## YOUR INSTRUCTIONS
Reproduce all of the material word for word.

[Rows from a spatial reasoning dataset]
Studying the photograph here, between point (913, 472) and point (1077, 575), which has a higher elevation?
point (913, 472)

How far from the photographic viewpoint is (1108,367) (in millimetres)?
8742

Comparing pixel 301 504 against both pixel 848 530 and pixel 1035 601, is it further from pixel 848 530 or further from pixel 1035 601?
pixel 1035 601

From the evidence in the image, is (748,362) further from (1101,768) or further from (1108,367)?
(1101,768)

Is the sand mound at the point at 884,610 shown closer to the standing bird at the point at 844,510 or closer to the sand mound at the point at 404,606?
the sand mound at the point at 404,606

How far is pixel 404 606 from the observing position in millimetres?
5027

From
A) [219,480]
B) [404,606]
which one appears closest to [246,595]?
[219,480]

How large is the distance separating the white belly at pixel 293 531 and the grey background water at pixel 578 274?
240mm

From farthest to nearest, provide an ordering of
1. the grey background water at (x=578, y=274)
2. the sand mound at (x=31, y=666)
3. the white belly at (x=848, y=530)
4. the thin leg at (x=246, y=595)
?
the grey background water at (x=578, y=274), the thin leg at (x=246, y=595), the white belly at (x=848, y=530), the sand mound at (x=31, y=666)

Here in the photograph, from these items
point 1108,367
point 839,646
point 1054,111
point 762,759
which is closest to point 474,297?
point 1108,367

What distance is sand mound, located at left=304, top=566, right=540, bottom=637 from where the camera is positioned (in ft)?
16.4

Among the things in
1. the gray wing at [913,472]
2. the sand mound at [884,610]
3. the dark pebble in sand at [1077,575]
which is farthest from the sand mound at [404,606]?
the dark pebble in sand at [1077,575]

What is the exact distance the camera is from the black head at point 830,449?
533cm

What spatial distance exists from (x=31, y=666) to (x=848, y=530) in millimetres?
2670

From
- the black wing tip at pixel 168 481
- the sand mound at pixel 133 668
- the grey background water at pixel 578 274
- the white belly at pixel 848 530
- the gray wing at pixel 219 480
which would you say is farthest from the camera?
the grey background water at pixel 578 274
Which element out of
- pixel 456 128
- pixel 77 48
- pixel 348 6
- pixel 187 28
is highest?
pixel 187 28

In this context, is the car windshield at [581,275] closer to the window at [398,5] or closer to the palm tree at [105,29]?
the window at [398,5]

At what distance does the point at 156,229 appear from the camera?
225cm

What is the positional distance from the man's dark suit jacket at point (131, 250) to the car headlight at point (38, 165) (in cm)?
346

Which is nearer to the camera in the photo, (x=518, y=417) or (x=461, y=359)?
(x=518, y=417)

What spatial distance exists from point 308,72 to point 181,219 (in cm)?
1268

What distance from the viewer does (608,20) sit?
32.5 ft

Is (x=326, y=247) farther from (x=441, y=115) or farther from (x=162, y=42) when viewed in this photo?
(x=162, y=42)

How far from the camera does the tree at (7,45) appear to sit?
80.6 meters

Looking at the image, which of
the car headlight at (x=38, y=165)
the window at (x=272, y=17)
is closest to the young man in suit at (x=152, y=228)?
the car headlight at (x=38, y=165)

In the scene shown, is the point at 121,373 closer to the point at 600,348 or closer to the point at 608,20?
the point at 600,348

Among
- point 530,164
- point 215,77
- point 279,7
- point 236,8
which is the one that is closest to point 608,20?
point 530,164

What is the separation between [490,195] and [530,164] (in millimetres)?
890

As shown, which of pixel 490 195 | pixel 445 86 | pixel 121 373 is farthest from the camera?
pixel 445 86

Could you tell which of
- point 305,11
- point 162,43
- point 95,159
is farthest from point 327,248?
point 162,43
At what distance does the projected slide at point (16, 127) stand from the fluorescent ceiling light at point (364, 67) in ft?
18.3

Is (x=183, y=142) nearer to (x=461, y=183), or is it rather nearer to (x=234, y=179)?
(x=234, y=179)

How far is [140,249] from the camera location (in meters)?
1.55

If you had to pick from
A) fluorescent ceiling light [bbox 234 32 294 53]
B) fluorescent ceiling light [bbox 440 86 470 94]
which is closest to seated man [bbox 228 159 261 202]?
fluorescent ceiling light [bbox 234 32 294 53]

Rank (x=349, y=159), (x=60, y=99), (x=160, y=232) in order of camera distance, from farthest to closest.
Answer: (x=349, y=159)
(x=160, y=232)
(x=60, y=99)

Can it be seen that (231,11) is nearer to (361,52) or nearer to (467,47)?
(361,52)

## EXERCISE OUTPUT
Studying the photograph here, between point (913, 472) and point (1077, 575), which has a higher elevation?
point (913, 472)

How far from the photographic viewpoint is (1108,367) (in millimetres)?
8742

Comparing pixel 301 504 against both pixel 848 530 and pixel 1035 601, is it further from pixel 848 530 or further from pixel 1035 601?
pixel 1035 601

From the evidence in the image, is (748,362) further from (1101,768) or further from (1108,367)?
(1101,768)

Is the sand mound at the point at 884,610 shown closer to the standing bird at the point at 844,510 or closer to the sand mound at the point at 404,606?
the sand mound at the point at 404,606

How far is pixel 404 606 from the observing position in millimetres?
5027

From
A) [219,480]
B) [404,606]
which one appears closest to [246,595]?
[219,480]

How large is the distance separating the white belly at pixel 293 531 and the grey background water at pixel 578 274?
240mm

From farthest to nearest, provide an ordering of
1. the grey background water at (x=578, y=274)
2. the sand mound at (x=31, y=666)
3. the white belly at (x=848, y=530)
4. the thin leg at (x=246, y=595)
?
the grey background water at (x=578, y=274), the thin leg at (x=246, y=595), the white belly at (x=848, y=530), the sand mound at (x=31, y=666)

Here in the photograph, from these items
point 1108,367
point 839,646
point 1054,111
point 762,759
which is closest to point 474,297?
point 1108,367

What distance is sand mound, located at left=304, top=566, right=540, bottom=637 from where the camera is positioned (in ft)?
16.4

Among the things in
1. the gray wing at [913,472]
2. the sand mound at [884,610]
3. the dark pebble in sand at [1077,575]
which is farthest from the sand mound at [404,606]?
the dark pebble in sand at [1077,575]

What is the exact distance the camera is from the black head at point 830,449?
533cm

What spatial distance exists from (x=31, y=666) to (x=848, y=530) in millimetres?
2670

From
- the black wing tip at pixel 168 481
- the sand mound at pixel 133 668
- the grey background water at pixel 578 274
- the white belly at pixel 848 530
- the gray wing at pixel 219 480
which would you say is farthest from the camera?
the grey background water at pixel 578 274
Which element out of
- pixel 456 128
- pixel 77 48
- pixel 348 6
- pixel 187 28
is highest?
pixel 187 28

In this context, is the car windshield at [581,275] closer to the window at [398,5] or closer to the palm tree at [105,29]?
the window at [398,5]

At what distance does the point at 156,229 appear from the camera?
225cm

What is the positional distance from the man's dark suit jacket at point (131, 250) to the car headlight at point (38, 165) (in cm)?
346

Which is nearer to the camera in the photo, (x=518, y=417) or (x=461, y=359)?
(x=518, y=417)

What spatial distance exists from point 308,72 to point 181,219 (in cm)?
1268

What distance from the viewer does (608,20) sit?
32.5 ft

Is (x=326, y=247) farther from (x=441, y=115) or farther from (x=162, y=42) when viewed in this photo?
(x=162, y=42)

How far from the camera does the tree at (7,45) appear to sit?
80.6 meters

Looking at the image, which of
the car headlight at (x=38, y=165)
the window at (x=272, y=17)
is closest to the young man in suit at (x=152, y=228)?
the car headlight at (x=38, y=165)

In the scene shown, is the point at 121,373 closer to the point at 600,348 or closer to the point at 608,20?
the point at 600,348

Among
- point 530,164
- point 215,77
- point 279,7
- point 236,8
which is the one that is closest to point 608,20?
point 530,164

What is the separation between [490,195] and [530,164] (in millimetres)?
890

As shown, which of pixel 490 195 | pixel 445 86 | pixel 121 373 is farthest from the camera?
pixel 445 86

Could you tell which of
- point 305,11
- point 162,43
- point 95,159
is farthest from point 327,248?
point 162,43
At what distance does the projected slide at point (16, 127) stand from the fluorescent ceiling light at point (364, 67) in ft?
18.3

Is (x=183, y=142) nearer to (x=461, y=183), or is it rather nearer to (x=234, y=179)?
(x=234, y=179)

How far is [140,249] from the camera location (in meters)?
1.55

If you had to pick from
A) fluorescent ceiling light [bbox 234 32 294 53]
B) fluorescent ceiling light [bbox 440 86 470 94]
which is closest to seated man [bbox 228 159 261 202]?
fluorescent ceiling light [bbox 234 32 294 53]

Rank (x=349, y=159), (x=60, y=99), (x=160, y=232) in order of camera distance, from farthest to closest.
Answer: (x=349, y=159)
(x=160, y=232)
(x=60, y=99)

Can it be seen that (231,11) is nearer to (361,52) or nearer to (467,47)?
(361,52)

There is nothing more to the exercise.